ЗАДАНИЕ
Представьте все строки приведённых ниже записей в виде нумерованного списка, пропустив пустые строки.

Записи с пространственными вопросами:
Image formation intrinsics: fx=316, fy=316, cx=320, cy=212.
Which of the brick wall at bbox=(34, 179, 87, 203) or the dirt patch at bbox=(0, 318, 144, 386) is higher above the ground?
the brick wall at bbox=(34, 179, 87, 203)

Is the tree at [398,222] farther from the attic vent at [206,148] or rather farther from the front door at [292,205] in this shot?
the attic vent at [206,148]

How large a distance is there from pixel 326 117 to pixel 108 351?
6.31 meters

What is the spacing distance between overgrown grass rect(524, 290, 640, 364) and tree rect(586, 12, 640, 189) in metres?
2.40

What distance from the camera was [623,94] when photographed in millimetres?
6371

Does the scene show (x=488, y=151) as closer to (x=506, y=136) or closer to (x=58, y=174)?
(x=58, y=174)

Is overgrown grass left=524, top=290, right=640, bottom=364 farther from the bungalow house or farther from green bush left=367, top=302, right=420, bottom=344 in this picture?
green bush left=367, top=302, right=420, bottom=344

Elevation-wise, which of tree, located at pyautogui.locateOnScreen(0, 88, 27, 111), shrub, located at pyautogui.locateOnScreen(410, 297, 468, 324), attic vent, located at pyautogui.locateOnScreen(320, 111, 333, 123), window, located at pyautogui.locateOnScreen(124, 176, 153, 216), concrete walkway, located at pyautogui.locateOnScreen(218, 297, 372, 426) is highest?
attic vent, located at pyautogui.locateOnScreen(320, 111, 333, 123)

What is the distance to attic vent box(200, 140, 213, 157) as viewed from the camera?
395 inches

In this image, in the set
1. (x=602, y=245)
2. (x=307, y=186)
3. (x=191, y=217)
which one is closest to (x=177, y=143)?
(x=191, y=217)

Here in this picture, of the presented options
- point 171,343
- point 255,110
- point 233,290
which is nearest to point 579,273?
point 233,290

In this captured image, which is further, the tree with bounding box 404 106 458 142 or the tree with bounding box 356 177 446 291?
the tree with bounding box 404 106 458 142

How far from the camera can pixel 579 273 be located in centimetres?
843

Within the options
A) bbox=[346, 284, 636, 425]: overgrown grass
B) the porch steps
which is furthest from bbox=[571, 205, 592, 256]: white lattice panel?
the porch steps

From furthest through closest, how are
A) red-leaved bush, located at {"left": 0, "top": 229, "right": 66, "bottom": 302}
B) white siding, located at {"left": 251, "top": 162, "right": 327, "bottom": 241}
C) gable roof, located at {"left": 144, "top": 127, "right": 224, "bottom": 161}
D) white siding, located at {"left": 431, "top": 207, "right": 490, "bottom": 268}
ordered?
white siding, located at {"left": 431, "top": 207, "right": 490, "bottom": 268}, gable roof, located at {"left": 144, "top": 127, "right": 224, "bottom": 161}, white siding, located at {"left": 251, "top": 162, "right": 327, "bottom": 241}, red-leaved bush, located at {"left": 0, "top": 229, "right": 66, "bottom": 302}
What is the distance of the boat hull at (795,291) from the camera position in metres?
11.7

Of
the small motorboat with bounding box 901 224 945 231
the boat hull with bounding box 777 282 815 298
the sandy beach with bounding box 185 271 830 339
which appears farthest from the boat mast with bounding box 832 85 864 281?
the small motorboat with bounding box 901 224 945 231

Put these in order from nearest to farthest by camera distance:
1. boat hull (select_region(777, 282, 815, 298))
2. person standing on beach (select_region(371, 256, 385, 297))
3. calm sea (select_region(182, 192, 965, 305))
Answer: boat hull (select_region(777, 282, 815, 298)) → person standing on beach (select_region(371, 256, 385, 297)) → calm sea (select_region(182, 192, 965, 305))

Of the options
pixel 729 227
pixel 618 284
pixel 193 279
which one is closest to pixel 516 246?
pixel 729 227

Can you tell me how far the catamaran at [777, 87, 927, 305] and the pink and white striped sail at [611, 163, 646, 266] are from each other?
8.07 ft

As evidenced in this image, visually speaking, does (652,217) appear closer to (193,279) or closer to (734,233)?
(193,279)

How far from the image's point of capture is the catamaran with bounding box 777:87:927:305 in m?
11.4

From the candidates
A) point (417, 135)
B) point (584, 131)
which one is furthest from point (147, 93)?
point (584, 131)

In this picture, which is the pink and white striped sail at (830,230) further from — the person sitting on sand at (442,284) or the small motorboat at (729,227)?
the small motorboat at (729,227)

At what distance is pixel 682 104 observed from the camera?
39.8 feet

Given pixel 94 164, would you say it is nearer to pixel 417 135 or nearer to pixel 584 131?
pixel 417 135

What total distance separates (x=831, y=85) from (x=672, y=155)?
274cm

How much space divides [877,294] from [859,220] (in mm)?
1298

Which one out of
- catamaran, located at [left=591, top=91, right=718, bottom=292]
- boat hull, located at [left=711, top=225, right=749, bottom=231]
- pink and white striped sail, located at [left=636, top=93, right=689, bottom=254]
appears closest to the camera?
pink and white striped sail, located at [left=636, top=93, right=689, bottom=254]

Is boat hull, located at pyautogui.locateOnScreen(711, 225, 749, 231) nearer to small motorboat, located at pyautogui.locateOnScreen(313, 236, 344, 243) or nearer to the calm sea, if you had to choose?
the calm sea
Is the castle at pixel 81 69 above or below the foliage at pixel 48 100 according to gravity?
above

РЕШЕНИЕ НИЖЕ
1. Image formation intrinsics: fx=316, fy=316, cx=320, cy=212.
2. Which of the brick wall at bbox=(34, 179, 87, 203) or the dirt patch at bbox=(0, 318, 144, 386) is higher above the ground?
3. the brick wall at bbox=(34, 179, 87, 203)
4. Is the tree at [398,222] farther from the attic vent at [206,148] or rather farther from the front door at [292,205] in this shot?
5. the attic vent at [206,148]
6. How large a distance is there from pixel 326 117 to pixel 108 351?
7. 6.31 meters
8. What is the spacing distance between overgrown grass rect(524, 290, 640, 364) and tree rect(586, 12, 640, 189) in metres?
9. 2.40
10. What distance from the camera was [623,94] when photographed in millimetres?
11. 6371
12. Does the scene show (x=488, y=151) as closer to (x=506, y=136) or closer to (x=58, y=174)?
13. (x=58, y=174)
14. Is overgrown grass left=524, top=290, right=640, bottom=364 farther from the bungalow house or farther from green bush left=367, top=302, right=420, bottom=344 in this picture?
15. green bush left=367, top=302, right=420, bottom=344
16. Elevation-wise, which of tree, located at pyautogui.locateOnScreen(0, 88, 27, 111), shrub, located at pyautogui.locateOnScreen(410, 297, 468, 324), attic vent, located at pyautogui.locateOnScreen(320, 111, 333, 123), window, located at pyautogui.locateOnScreen(124, 176, 153, 216), concrete walkway, located at pyautogui.locateOnScreen(218, 297, 372, 426) is highest?
17. attic vent, located at pyautogui.locateOnScreen(320, 111, 333, 123)
18. What is the distance to attic vent box(200, 140, 213, 157) as viewed from the camera?
19. 395 inches
20. In this image, in the set
21. 1. (x=602, y=245)
22. 2. (x=307, y=186)
23. 3. (x=191, y=217)
24. which one is closest to (x=177, y=143)?
25. (x=191, y=217)
26. Here in this picture, of the presented options
27. - point 171,343
28. - point 255,110
29. - point 233,290
30. which is nearest to point 579,273?
31. point 233,290
32. In this captured image, which is further, the tree with bounding box 404 106 458 142 or the tree with bounding box 356 177 446 291?
33. the tree with bounding box 404 106 458 142
34. How far from the camera can pixel 579 273 be located in centimetres?
35. 843
36. Within the options
37. A) bbox=[346, 284, 636, 425]: overgrown grass
38. B) the porch steps
39. which is furthest from bbox=[571, 205, 592, 256]: white lattice panel?
40. the porch steps
41. From furthest through closest, how are
42. A) red-leaved bush, located at {"left": 0, "top": 229, "right": 66, "bottom": 302}
43. B) white siding, located at {"left": 251, "top": 162, "right": 327, "bottom": 241}
44. C) gable roof, located at {"left": 144, "top": 127, "right": 224, "bottom": 161}
45. D) white siding, located at {"left": 431, "top": 207, "right": 490, "bottom": 268}
46. ordered?
47. white siding, located at {"left": 431, "top": 207, "right": 490, "bottom": 268}, gable roof, located at {"left": 144, "top": 127, "right": 224, "bottom": 161}, white siding, located at {"left": 251, "top": 162, "right": 327, "bottom": 241}, red-leaved bush, located at {"left": 0, "top": 229, "right": 66, "bottom": 302}
48. What is the distance of the boat hull at (795,291) from the camera position in metres?
49. 11.7
50. Of
51. the small motorboat with bounding box 901 224 945 231
52. the boat hull with bounding box 777 282 815 298
53. the sandy beach with bounding box 185 271 830 339
54. which appears farthest from the boat mast with bounding box 832 85 864 281?
55. the small motorboat with bounding box 901 224 945 231
56. Put these in order from nearest to farthest by camera distance:
57. 1. boat hull (select_region(777, 282, 815, 298))
58. 2. person standing on beach (select_region(371, 256, 385, 297))
59. 3. calm sea (select_region(182, 192, 965, 305))
60. Answer: boat hull (select_region(777, 282, 815, 298)) → person standing on beach (select_region(371, 256, 385, 297)) → calm sea (select_region(182, 192, 965, 305))
61. Of the options
62. pixel 729 227
63. pixel 618 284
64. pixel 193 279
65. which one is closest to pixel 516 246?
66. pixel 729 227
67. Can you tell me how far the catamaran at [777, 87, 927, 305] and the pink and white striped sail at [611, 163, 646, 266] are from each other?
68. 8.07 ft
69. As evidenced in this image, visually speaking, does (652,217) appear closer to (193,279) or closer to (734,233)?
70. (193,279)
71. How far from the image's point of capture is the catamaran with bounding box 777:87:927:305 in m?
72. 11.4
73. From the candidates
74. A) point (417, 135)
75. B) point (584, 131)
76. which one is furthest from point (147, 93)?
77. point (584, 131)
78. In this picture, which is the pink and white striped sail at (830,230) further from — the person sitting on sand at (442,284) or the small motorboat at (729,227)?
79. the small motorboat at (729,227)
80. At what distance is pixel 682 104 observed from the camera?
81. 39.8 feet
82. Given pixel 94 164, would you say it is nearer to pixel 417 135 or nearer to pixel 584 131?
83. pixel 417 135
84. What total distance separates (x=831, y=85) from (x=672, y=155)?
85. 274cm
86. How much space divides [877,294] from [859,220] (in mm)?
87. 1298
88. Which one out of
89. - catamaran, located at [left=591, top=91, right=718, bottom=292]
90. - boat hull, located at [left=711, top=225, right=749, bottom=231]
91. - pink and white striped sail, located at [left=636, top=93, right=689, bottom=254]
92. appears closest to the camera?
93. pink and white striped sail, located at [left=636, top=93, right=689, bottom=254]
94. Is boat hull, located at pyautogui.locateOnScreen(711, 225, 749, 231) nearer to small motorboat, located at pyautogui.locateOnScreen(313, 236, 344, 243) or nearer to the calm sea, if you had to choose?
95. the calm sea
96. Is the castle at pixel 81 69 above or below the foliage at pixel 48 100 according to gravity?
97. above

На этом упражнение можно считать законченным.